Zisyadis Josef · Nationalrat · 2001-09-24
Zisyadis Josef · Nationalrat · Waadt · Fraktionslos · 2001-09-24
Wortprotokoll
Le refus du Bureau de notre Conseil de débattre des interpellations urgentes sur la situation des sans-papiers pose une question de méthode. Nous avons déjà un Parlement national, vraisemblablement le seul au monde, qui ne soit pas permanent. Puisqu'il se réunit quatre fois l'an, c'est donc un Parlement saisonnier. Il y a un débat dans le pays depuis des mois qui se développe, avec un départ certes en Suisse romande et une extension vraisemblable, continue, en Suisse alémanique, sur la question des sans-papiers. Je vois des conseillers fédéraux qui s'expriment devant la presse, prennent position et en même temps un Parlement, notre Parlement, qui devrait rester muet, faire semblant qu'il n'existe pas, qu'il est aux abonnés absents.
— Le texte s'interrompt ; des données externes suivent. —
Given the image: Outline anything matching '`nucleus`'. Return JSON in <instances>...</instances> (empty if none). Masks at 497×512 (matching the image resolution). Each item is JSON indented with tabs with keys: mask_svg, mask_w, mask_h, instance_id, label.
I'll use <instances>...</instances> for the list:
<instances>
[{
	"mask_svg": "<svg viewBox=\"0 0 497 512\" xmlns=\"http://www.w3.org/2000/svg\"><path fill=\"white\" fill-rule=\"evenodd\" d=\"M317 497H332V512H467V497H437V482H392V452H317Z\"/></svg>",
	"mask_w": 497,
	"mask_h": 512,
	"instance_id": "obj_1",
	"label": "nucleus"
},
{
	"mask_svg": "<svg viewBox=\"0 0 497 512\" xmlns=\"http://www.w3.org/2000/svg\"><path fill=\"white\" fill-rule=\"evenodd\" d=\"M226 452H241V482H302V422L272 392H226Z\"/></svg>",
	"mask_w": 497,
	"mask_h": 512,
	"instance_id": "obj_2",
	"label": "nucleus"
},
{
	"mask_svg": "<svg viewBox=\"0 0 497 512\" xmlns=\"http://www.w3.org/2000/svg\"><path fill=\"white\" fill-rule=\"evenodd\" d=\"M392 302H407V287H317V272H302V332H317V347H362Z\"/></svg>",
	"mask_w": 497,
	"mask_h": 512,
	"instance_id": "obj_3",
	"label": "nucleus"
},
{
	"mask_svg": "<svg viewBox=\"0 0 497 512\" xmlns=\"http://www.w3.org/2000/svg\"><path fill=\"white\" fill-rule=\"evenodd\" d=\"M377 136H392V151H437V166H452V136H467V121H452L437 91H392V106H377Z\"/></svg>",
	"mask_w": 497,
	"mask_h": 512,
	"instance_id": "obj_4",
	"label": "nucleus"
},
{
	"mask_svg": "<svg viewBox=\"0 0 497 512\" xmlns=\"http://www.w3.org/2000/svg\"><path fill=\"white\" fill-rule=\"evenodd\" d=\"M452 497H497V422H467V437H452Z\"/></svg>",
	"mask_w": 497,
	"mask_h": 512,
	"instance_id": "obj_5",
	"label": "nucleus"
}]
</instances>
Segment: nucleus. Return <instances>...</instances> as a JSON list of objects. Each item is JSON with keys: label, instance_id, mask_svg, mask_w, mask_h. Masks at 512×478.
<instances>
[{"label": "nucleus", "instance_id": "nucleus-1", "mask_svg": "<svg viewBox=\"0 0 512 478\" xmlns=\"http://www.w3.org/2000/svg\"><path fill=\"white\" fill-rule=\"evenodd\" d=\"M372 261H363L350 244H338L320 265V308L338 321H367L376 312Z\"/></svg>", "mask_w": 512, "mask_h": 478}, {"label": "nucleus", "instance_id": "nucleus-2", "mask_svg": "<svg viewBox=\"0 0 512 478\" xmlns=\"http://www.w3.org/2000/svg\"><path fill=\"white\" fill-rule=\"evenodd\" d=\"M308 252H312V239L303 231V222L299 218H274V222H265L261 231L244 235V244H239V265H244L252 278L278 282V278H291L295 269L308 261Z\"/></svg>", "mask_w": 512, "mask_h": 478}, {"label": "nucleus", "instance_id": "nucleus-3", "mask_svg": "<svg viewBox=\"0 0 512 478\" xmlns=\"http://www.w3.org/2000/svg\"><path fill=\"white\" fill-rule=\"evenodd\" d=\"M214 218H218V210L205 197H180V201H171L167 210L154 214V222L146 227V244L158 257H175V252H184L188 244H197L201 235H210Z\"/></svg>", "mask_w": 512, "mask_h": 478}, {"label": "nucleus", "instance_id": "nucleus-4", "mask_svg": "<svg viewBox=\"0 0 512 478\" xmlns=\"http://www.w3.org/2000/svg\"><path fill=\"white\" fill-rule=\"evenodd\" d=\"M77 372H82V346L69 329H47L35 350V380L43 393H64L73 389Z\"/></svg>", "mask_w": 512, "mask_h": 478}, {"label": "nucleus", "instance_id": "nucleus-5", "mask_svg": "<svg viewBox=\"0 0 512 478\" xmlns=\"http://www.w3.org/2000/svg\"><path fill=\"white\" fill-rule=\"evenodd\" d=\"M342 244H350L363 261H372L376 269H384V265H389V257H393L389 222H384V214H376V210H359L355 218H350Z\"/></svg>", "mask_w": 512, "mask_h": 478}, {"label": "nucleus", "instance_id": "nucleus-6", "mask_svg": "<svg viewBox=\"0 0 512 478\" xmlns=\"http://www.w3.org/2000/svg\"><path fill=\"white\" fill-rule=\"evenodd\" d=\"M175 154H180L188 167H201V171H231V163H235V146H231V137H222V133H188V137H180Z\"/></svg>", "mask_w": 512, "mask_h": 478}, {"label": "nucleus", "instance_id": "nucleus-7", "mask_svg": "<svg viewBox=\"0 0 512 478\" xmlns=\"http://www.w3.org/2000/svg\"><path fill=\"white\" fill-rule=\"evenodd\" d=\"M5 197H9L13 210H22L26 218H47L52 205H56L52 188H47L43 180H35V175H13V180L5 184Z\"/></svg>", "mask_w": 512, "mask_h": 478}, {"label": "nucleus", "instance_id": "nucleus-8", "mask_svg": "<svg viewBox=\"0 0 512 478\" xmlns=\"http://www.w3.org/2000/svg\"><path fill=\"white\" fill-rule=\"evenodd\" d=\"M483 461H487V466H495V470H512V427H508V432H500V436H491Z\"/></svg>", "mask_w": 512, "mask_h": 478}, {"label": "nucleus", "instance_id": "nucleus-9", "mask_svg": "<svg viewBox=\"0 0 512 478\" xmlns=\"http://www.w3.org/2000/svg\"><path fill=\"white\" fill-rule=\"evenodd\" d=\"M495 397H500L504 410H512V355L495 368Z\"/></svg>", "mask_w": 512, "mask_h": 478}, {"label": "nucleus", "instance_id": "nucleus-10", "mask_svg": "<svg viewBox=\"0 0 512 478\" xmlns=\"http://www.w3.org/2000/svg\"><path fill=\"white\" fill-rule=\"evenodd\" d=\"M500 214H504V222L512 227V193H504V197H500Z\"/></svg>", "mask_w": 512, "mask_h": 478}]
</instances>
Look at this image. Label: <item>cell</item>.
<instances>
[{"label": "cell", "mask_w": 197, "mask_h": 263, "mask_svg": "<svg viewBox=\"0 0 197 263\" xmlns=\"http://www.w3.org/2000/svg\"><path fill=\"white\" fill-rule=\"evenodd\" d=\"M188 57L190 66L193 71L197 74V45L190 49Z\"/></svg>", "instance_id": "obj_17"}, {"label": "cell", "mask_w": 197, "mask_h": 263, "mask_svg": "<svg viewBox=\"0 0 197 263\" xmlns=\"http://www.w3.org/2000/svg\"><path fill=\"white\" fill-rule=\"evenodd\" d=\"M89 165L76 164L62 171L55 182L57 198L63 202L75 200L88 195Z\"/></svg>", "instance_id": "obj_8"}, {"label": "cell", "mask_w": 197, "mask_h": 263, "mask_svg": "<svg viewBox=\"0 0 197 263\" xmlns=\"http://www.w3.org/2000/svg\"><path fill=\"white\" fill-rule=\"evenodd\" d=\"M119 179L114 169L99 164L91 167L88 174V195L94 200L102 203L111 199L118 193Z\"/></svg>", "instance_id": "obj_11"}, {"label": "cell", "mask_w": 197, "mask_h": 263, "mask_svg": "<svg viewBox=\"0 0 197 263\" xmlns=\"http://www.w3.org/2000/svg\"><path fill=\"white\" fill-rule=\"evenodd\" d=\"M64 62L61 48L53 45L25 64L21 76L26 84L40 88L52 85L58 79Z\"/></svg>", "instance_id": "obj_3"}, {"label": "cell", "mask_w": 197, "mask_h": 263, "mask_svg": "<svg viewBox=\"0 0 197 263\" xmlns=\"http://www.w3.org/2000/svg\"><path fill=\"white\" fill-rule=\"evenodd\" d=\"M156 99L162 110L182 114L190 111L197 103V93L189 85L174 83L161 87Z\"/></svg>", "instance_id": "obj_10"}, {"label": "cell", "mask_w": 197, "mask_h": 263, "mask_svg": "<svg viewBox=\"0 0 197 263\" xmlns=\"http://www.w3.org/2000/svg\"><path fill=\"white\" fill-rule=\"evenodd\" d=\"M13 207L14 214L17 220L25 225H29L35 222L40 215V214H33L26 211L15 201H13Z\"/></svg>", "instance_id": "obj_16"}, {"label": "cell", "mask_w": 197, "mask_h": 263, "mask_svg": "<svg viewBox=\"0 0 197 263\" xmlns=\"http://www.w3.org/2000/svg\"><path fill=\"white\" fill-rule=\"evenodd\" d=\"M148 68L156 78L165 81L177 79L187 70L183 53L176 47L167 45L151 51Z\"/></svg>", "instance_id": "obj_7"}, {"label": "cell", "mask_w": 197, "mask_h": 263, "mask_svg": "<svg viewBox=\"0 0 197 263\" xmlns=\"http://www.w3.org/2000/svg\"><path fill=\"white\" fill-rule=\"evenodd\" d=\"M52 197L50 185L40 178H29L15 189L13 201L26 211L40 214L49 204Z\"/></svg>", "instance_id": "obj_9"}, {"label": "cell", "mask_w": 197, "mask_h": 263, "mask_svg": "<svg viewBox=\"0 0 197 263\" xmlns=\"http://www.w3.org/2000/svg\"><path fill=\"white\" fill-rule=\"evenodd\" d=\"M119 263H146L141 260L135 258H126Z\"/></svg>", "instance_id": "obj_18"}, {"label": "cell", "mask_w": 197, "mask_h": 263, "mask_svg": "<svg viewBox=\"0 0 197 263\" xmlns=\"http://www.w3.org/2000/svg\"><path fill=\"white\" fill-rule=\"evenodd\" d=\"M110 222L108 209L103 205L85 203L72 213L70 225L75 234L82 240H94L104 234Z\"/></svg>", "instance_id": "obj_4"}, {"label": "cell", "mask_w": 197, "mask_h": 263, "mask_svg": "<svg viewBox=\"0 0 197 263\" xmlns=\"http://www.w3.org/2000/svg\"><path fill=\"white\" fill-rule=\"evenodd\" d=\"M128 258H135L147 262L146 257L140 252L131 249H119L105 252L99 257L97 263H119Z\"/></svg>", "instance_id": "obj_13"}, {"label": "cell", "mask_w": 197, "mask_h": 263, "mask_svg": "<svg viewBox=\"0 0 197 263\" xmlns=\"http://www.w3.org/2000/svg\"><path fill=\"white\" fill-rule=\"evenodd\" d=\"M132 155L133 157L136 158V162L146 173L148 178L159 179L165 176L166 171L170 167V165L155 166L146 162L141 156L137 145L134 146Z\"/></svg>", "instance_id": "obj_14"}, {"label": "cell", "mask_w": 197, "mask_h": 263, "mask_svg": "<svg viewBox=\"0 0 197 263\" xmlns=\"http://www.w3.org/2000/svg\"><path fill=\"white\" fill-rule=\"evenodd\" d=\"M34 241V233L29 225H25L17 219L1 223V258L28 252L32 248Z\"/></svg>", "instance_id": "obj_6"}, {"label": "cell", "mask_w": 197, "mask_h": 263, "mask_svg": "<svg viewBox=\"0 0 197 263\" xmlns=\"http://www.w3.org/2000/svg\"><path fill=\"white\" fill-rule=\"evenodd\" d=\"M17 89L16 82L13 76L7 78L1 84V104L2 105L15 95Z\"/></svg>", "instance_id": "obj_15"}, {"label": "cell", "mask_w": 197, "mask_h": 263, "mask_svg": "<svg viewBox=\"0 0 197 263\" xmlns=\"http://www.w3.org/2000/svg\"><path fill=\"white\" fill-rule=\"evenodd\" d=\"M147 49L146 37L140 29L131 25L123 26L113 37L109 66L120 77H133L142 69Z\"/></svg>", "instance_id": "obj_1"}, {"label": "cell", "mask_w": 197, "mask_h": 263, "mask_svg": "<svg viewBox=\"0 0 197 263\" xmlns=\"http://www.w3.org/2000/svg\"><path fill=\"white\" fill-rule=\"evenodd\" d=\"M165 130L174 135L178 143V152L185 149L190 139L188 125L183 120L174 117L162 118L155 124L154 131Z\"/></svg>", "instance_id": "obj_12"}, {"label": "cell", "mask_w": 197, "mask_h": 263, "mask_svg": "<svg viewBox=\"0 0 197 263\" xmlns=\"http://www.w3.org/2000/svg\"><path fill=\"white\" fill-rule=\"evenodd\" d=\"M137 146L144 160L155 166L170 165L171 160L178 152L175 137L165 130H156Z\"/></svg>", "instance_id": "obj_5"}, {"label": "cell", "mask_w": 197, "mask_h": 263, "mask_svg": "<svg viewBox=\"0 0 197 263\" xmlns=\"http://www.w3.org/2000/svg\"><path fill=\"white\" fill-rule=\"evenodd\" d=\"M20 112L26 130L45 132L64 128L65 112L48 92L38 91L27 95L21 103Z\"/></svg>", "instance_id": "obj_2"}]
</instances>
Il y a dans le "pipeline" du Parlement des motions et interpellations qui sont totalement en phase avec ce problème d'actualité. Est-ce qu'il faudra attendre deux ans pour que ces interventions ne puissent pas être traitées et soient vraisemblablement une fois de plus classées, c'est-à-dire mises aux oubliettes? Je ne comprends pas ce qui peut empêcher que, vu l'actualité, ces motions et interpellations soient traitées en priorité afin que le gouvernement et la population puissent connaître l'opinion des élus de la population.
Enfin, il y a des problèmes humanitaires urgents à régler, indépendamment de ce que nous pouvons penser sur la question des sans-papiers. Je pense notamment à la scolarisation des enfants et à la poursuite des études et de l'apprentissage de jeunes adultes clandestins, problème qui ne peut pas attendre, me semble-t-il, un quelconque débat sur une loi, une décision législative. J'ai d'ailleurs entendu des conseillers fédéraux - M. Couchepin, entre autres - dire devant la presse que ce problème le turlupine, lui pose des questions, et que ce problème devrait être réglé de manière humanitaire.
Je crois que notre Conseil s'honorerait à admettre un espace de discussion pour un problème qui concerne peut-être 200 000 personnes, voire 300 000 qui vivent dans notre pays. On ne peut pas renvoyer éternellement la vie réelle hors de l'espace de ce Parlement parce que si on le fait, on crée de la désespérance, et lorsque la désespérance devient le désespoir total d'une catégorie de la population, alors, attention les dégâts!
Je vous invite à adopter la motion d'ordre qui demande simplement que les interpellations et motions qui sont déjà déposées soient discutées pendant cette session encore.